The move probably will not make much of a difference in the U.S., said Wedbush Morgan's Pachter.

However, with the PS2 making its way into new markets, Sony may be trying to extend the life of the PS2 with the price cut, a move that makes sense, he said.

"The lower price point will appeal to young families buying their first console ever -- in the U.S. and elsewhere -- allowing Sony to extend sales for another couple of years," he explained. "The large game library is relatively inexpensive -- around $20 per title -- so a new gaming household can buy a PS2 and five games for $200. That's not bad."

In addition, the entry-level gamer with a PS2 is far more likely to buy a PS3 than someone who never owned a Sony console, Pachter noted.

As for the newer console, the rumors may one day come true -- possibly as early as this summer, when Sony is likely to cut the price of the PS3 by about $50, according to both Pachter and Enderle.

Rolling in Dough

Things over at GameStop were humming last week and apparently have been for some time.

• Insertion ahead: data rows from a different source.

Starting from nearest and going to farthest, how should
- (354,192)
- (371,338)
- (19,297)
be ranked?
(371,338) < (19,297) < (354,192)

The game retailer disclosed record-breaking financial numbers for the fourth quarter of 2008, which saw the company's sales increase nearly 22 percent to $3.5 billion. That's about $600 million more than GameStop earned for the same quarter in 2007.

For the company's fiscal year, which ended Jan. 31, earnings increased 38.2 percent to $398.3 million. Total sales for the year grew 24 percent from $7.1 billion the previous year to $8.8 billion in 2008.

Assuming consumers keep on spending, GameStop expects 2009 to be a good year, albeit with more modest growth. Total sales are anticipated to increase between 10 and 12 percent, with earnings growing 18 to 22 percent.

"The market is making choices, and games appear to be considered one of the market bargains. For a small amount of cash, you can tie up your kid for a lot of hours," Enderle noted.

Billion-Dollar Baby

Meanwhile, the band kicked it into high gear over at MTV Games, Harmonix and Electronic Arts -- the last 15 months have proven to be very lucrative for makers of the "Rock Band" franchise. The trio announced that the series has officially surpassed the $1 billion mark in retail sales in North America, according to figures released by the NPD Group.

Helping to push sales were the 40 million paid individual song downloads that have been sold through the "Rock Band" platform since its launch. The game earned the No. 1 spot for game revenue in 2008 across all game genres, according to NPD.

With a Beatles-focused version set to launch on Sept. 9, look for "Rock Band" to be a revenue generator for some time to come.

The title's success could even prove to be a boon to rivals. Game developers will take note of the franchise's success as a signal that they should produce more-innovative games with peripheral devices.

"While there is clearly risk to peripherals, done right they can add enough to an experience to create strong markets for the related products," Enderle said. "Emulators are a given."